(TASK INSTRUCTIONS)
Can you lay out every one of the rows below as a numbered list, dropping the blank lines and leaving the pictures out?
--
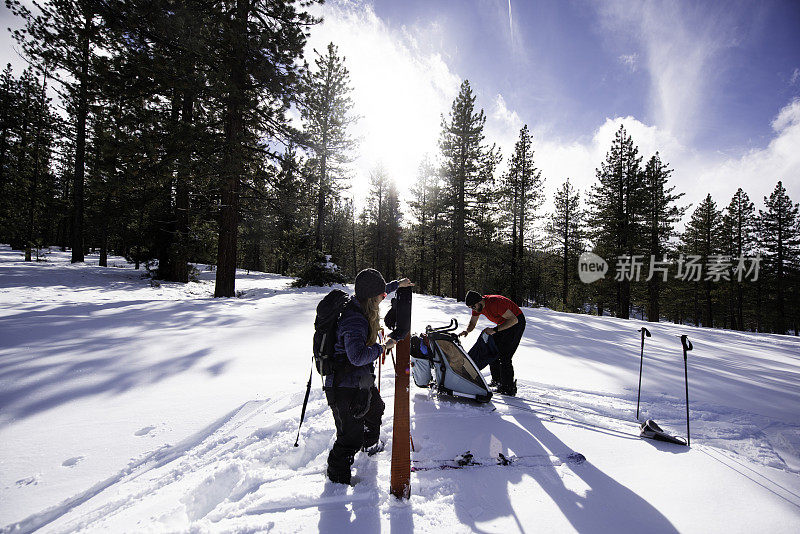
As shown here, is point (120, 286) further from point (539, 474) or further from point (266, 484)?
point (539, 474)

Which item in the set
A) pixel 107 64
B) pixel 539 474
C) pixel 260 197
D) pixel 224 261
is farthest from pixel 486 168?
pixel 539 474

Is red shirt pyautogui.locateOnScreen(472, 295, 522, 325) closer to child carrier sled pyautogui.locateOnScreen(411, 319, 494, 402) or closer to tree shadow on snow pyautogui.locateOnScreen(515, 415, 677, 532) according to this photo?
child carrier sled pyautogui.locateOnScreen(411, 319, 494, 402)

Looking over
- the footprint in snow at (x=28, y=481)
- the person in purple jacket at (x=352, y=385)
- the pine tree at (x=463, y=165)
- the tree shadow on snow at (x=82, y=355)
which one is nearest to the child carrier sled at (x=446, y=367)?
the person in purple jacket at (x=352, y=385)

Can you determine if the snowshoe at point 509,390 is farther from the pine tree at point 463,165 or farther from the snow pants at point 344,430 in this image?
the pine tree at point 463,165

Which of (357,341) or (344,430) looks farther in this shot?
(344,430)

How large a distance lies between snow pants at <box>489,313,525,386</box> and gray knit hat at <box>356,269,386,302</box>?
303 cm

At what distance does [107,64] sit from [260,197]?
5770 mm

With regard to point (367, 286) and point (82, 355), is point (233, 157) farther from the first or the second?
point (367, 286)

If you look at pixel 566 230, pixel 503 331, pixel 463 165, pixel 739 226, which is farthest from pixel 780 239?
pixel 503 331

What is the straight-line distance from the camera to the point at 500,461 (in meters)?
2.82

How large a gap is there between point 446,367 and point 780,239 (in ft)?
143

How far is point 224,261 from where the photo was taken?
1109 centimetres

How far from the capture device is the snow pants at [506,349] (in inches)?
184

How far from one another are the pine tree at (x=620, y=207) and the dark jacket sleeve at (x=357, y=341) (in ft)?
80.1
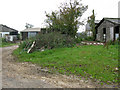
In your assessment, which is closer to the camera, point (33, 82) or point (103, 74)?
point (33, 82)

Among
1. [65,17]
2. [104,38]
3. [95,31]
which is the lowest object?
[104,38]

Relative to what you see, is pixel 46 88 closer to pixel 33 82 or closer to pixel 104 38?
pixel 33 82

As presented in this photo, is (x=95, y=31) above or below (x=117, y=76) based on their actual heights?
above

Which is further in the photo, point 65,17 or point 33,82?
point 65,17

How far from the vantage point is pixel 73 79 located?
4.79 metres

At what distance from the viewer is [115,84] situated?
4258mm

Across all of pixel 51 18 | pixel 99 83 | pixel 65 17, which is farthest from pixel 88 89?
pixel 51 18

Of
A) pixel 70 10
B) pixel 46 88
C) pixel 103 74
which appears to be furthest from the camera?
pixel 70 10

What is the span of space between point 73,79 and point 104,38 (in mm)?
16532

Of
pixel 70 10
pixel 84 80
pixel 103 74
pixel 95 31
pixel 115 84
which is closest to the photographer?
pixel 115 84

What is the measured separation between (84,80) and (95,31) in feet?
68.5

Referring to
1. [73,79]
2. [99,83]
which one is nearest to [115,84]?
[99,83]

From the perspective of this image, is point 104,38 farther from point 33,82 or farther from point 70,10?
point 33,82

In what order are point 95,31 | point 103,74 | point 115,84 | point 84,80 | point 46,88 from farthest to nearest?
point 95,31 → point 103,74 → point 84,80 → point 115,84 → point 46,88
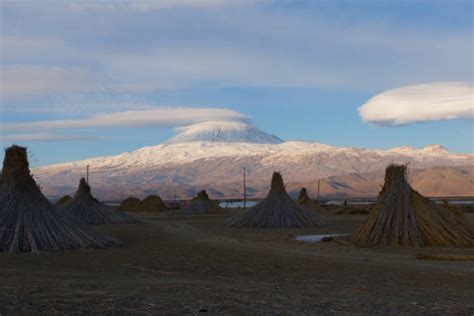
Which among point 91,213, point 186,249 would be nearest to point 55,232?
point 186,249

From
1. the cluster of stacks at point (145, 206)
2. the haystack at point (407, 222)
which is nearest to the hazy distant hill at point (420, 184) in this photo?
the cluster of stacks at point (145, 206)

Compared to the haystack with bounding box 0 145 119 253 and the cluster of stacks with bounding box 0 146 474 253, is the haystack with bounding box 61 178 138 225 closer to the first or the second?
the cluster of stacks with bounding box 0 146 474 253

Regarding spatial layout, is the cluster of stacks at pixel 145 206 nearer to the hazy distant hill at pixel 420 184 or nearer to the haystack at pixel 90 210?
the haystack at pixel 90 210

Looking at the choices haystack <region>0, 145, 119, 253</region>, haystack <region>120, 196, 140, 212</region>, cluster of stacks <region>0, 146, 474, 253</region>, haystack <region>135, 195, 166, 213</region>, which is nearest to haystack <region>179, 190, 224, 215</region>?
haystack <region>135, 195, 166, 213</region>

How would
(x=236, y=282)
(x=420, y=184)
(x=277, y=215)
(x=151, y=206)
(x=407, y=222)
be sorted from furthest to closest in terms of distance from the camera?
1. (x=420, y=184)
2. (x=151, y=206)
3. (x=277, y=215)
4. (x=407, y=222)
5. (x=236, y=282)

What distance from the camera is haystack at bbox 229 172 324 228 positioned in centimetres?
2648

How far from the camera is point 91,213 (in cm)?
2909

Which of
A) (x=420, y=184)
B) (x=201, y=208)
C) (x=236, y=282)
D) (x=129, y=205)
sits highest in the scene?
(x=420, y=184)

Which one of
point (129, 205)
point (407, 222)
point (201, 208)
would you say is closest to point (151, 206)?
point (129, 205)

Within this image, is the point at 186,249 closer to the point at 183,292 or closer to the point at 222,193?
the point at 183,292

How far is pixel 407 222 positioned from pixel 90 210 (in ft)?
55.3

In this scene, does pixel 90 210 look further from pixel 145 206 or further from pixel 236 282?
pixel 145 206

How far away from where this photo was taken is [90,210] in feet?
95.9

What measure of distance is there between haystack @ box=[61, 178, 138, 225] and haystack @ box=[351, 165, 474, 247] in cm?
1524
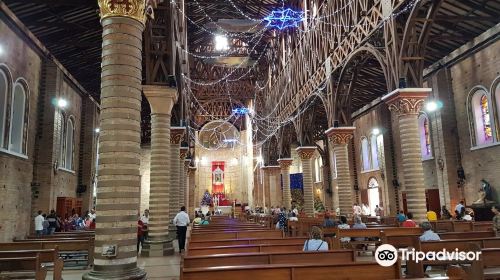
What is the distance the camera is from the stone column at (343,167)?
17.1 m

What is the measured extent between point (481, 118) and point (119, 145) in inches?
620

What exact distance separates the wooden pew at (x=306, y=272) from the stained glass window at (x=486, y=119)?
13946mm

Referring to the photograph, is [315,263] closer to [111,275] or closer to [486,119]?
[111,275]

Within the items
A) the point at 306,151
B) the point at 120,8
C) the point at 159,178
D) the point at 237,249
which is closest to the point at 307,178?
the point at 306,151

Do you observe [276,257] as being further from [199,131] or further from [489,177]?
[199,131]

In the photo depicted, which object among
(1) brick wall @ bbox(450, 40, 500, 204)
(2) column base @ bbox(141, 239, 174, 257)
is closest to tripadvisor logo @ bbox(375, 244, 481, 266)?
(2) column base @ bbox(141, 239, 174, 257)

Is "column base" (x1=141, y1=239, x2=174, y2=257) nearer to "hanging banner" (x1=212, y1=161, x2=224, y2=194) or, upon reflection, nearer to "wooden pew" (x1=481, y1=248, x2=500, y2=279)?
"wooden pew" (x1=481, y1=248, x2=500, y2=279)

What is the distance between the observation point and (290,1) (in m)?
26.5

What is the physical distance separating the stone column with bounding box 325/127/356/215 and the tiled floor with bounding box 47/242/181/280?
842cm

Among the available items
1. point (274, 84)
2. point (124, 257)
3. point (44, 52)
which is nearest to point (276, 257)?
point (124, 257)

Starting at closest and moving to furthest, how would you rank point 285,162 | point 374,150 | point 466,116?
point 466,116
point 374,150
point 285,162

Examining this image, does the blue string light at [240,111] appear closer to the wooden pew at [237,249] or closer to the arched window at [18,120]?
the arched window at [18,120]

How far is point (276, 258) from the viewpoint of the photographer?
6246 mm

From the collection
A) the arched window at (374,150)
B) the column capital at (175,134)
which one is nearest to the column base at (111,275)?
the column capital at (175,134)
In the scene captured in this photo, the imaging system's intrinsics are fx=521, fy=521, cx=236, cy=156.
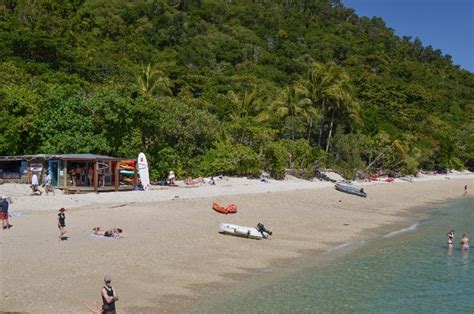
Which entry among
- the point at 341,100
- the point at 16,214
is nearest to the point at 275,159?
the point at 341,100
--
(EXERCISE RESULT)
1. As shown here, is point (120, 286) further from point (539, 474) or further from point (266, 484)?
2. point (539, 474)
3. Which item in the set
4. A) pixel 107 64
5. B) pixel 539 474
6. C) pixel 260 197
7. D) pixel 224 261
8. is farthest from pixel 486 168?
9. pixel 539 474
10. Is red shirt pyautogui.locateOnScreen(472, 295, 522, 325) closer to child carrier sled pyautogui.locateOnScreen(411, 319, 494, 402) or closer to tree shadow on snow pyautogui.locateOnScreen(515, 415, 677, 532) according to this photo?
11. child carrier sled pyautogui.locateOnScreen(411, 319, 494, 402)
12. Looking over
13. - the footprint in snow at (x=28, y=481)
14. - the person in purple jacket at (x=352, y=385)
15. - the pine tree at (x=463, y=165)
16. - the tree shadow on snow at (x=82, y=355)
17. which one is nearest to the child carrier sled at (x=446, y=367)?
18. the person in purple jacket at (x=352, y=385)
19. Can you determine if the snowshoe at point 509,390 is farther from the pine tree at point 463,165 or farther from the snow pants at point 344,430 in this image?
20. the pine tree at point 463,165
21. Which of (357,341) or (344,430) looks farther in this shot?
22. (344,430)
23. How large a distance lies between snow pants at <box>489,313,525,386</box> and gray knit hat at <box>356,269,386,302</box>?
24. 303 cm
25. At what distance does [107,64] sit from [260,197]?
26. 5770 mm
27. With regard to point (367, 286) and point (82, 355), is point (233, 157) farther from the first or the second?
28. point (367, 286)
29. If you look at pixel 566 230, pixel 503 331, pixel 463 165, pixel 739 226, which is farthest from pixel 780 239?
30. pixel 503 331
31. What is the straight-line distance from the camera to the point at 500,461 (in meters)?
32. 2.82
33. How large a gap is there between point 446,367 and point 780,239 (in ft)?
34. 143
35. How far is point 224,261 from where the photo was taken?
36. 1109 centimetres
37. How far from the capture device is the snow pants at [506,349] (in inches)?
38. 184
39. How far from one another are the pine tree at (x=620, y=207) and the dark jacket sleeve at (x=357, y=341) (in ft)?
40. 80.1
41. In your assessment, which is closer to the camera, point (33, 82) or point (103, 74)?
42. point (33, 82)
43. Among
44. 1. [65,17]
45. 2. [104,38]
46. 3. [95,31]
47. which is the lowest object?
48. [104,38]
49. Relative to what you see, is pixel 46 88 closer to pixel 33 82 or closer to pixel 104 38?
50. pixel 33 82
51. As presented in this photo, is (x=95, y=31) above or below (x=117, y=76) based on their actual heights?
52. above
53. Which is further in the photo, point 65,17 or point 33,82?
54. point 65,17
55. How far from the vantage point is pixel 73 79 located?
56. 4.79 metres
57. At what distance from the viewer is [115,84] situated?
58. 4258mm
59. Across all of pixel 51 18 | pixel 99 83 | pixel 65 17, which is farthest from pixel 88 89?
60. pixel 51 18
61. Of
62. A) pixel 70 10
63. B) pixel 46 88
64. C) pixel 103 74
65. which appears to be furthest from the camera?
66. pixel 70 10
67. What is the span of space between point 73,79 and point 104,38 (in mm)?
68. 16532
69. Of
70. pixel 70 10
71. pixel 84 80
72. pixel 103 74
73. pixel 95 31
74. pixel 115 84
75. which is closest to the photographer?
76. pixel 115 84
77. What is the measured separation between (84,80) and (95,31) in feet?
78. 68.5
79. Referring to
80. 1. [73,79]
81. 2. [99,83]
82. which one is nearest to [115,84]?
83. [99,83]
84. From the perspective of this image, is point 104,38 farther from point 33,82 or farther from point 70,10?
85. point 33,82
86. In what order are point 95,31 | point 103,74 | point 115,84 | point 84,80 | point 46,88 from farthest to nearest?
87. point 95,31 → point 103,74 → point 84,80 → point 115,84 → point 46,88
88. Which among point 91,213, point 186,249 would be nearest to point 55,232?
89. point 186,249
90. From
91. 1. the cluster of stacks at point (145, 206)
92. 2. the haystack at point (407, 222)
93. which is nearest to the hazy distant hill at point (420, 184) in this photo?
94. the cluster of stacks at point (145, 206)
95. Compared to the haystack with bounding box 0 145 119 253 and the cluster of stacks with bounding box 0 146 474 253, is the haystack with bounding box 61 178 138 225 closer to the first or the second?
96. the cluster of stacks with bounding box 0 146 474 253
97. Regarding spatial layout, is the cluster of stacks at pixel 145 206 nearer to the hazy distant hill at pixel 420 184 or nearer to the haystack at pixel 90 210?
98. the haystack at pixel 90 210
99. Looking at the choices haystack <region>0, 145, 119, 253</region>, haystack <region>120, 196, 140, 212</region>, cluster of stacks <region>0, 146, 474, 253</region>, haystack <region>135, 195, 166, 213</region>, which is nearest to haystack <region>179, 190, 224, 215</region>?
100. haystack <region>135, 195, 166, 213</region>
101. How would
102. (x=236, y=282)
103. (x=420, y=184)
104. (x=277, y=215)
105. (x=151, y=206)
106. (x=407, y=222)
107. be sorted from furthest to closest in terms of distance from the camera?
108. 1. (x=420, y=184)
109. 2. (x=151, y=206)
110. 3. (x=277, y=215)
111. 4. (x=407, y=222)
112. 5. (x=236, y=282)
113. What distance from the camera is haystack at bbox 229 172 324 228 positioned in centimetres?
114. 2648
115. How far from the camera is point 91,213 (in cm)?
116. 2909
117. Which of
118. A) (x=420, y=184)
119. B) (x=201, y=208)
120. C) (x=236, y=282)
121. D) (x=129, y=205)
122. sits highest in the scene?
123. (x=420, y=184)
124. Which one of
125. point (129, 205)
126. point (407, 222)
127. point (201, 208)
128. would you say is closest to point (151, 206)?
129. point (129, 205)
130. Within this image, is the point at 186,249 closer to the point at 183,292 or closer to the point at 222,193?
131. the point at 183,292
132. How far is pixel 407 222 positioned from pixel 90 210 (in ft)?
133. 55.3
134. In this scene, does pixel 90 210 look further from pixel 145 206 or further from pixel 236 282?
135. pixel 145 206
136. How far away from where this photo was taken is [90,210] in feet?
137. 95.9
138. What measure of distance is there between haystack @ box=[61, 178, 138, 225] and haystack @ box=[351, 165, 474, 247] in cm?
139. 1524
140. What is the distance the camera is from the stone column at (343,167)?
141. 17.1 m
142. What is the measured extent between point (481, 118) and point (119, 145) in inches?
143. 620
144. What exact distance separates the wooden pew at (x=306, y=272) from the stained glass window at (x=486, y=119)?
145. 13946mm
146. Referring to the photograph, is [315,263] closer to [111,275] or closer to [486,119]?
147. [111,275]
148. Within the items
149. A) the point at 306,151
150. B) the point at 120,8
151. C) the point at 159,178
152. D) the point at 237,249
153. which is closest to the point at 307,178?
154. the point at 306,151
155. Do you observe [276,257] as being further from [199,131] or further from [489,177]?
156. [199,131]
157. In the photo depicted, which object among
158. (1) brick wall @ bbox(450, 40, 500, 204)
159. (2) column base @ bbox(141, 239, 174, 257)
160. is closest to tripadvisor logo @ bbox(375, 244, 481, 266)?
161. (2) column base @ bbox(141, 239, 174, 257)
162. Is "column base" (x1=141, y1=239, x2=174, y2=257) nearer to "hanging banner" (x1=212, y1=161, x2=224, y2=194) or, upon reflection, nearer to "wooden pew" (x1=481, y1=248, x2=500, y2=279)?
163. "wooden pew" (x1=481, y1=248, x2=500, y2=279)
164. What is the distance between the observation point and (290,1) (in m)?
165. 26.5
166. What is the physical distance separating the stone column with bounding box 325/127/356/215 and the tiled floor with bounding box 47/242/181/280?
167. 842cm
168. Among the available items
169. 1. point (274, 84)
170. 2. point (124, 257)
171. 3. point (44, 52)
172. which is nearest to point (276, 257)?
173. point (124, 257)
174. Starting at closest and moving to furthest, how would you rank point 285,162 | point 374,150 | point 466,116?
175. point 466,116
176. point 374,150
177. point 285,162
178. Examining this image, does the blue string light at [240,111] appear closer to the wooden pew at [237,249] or closer to the arched window at [18,120]?
179. the arched window at [18,120]
180. How far is point (276, 258) from the viewpoint of the photographer?
181. 6246 mm
182. From the collection
183. A) the arched window at (374,150)
184. B) the column capital at (175,134)
185. which one is nearest to the column base at (111,275)?
186. the column capital at (175,134)
187. In the scene captured in this photo, the imaging system's intrinsics are fx=521, fy=521, cx=236, cy=156.
188. Which entry among
189. - the point at 341,100
190. - the point at 16,214
191. is nearest to the point at 275,159?
192. the point at 341,100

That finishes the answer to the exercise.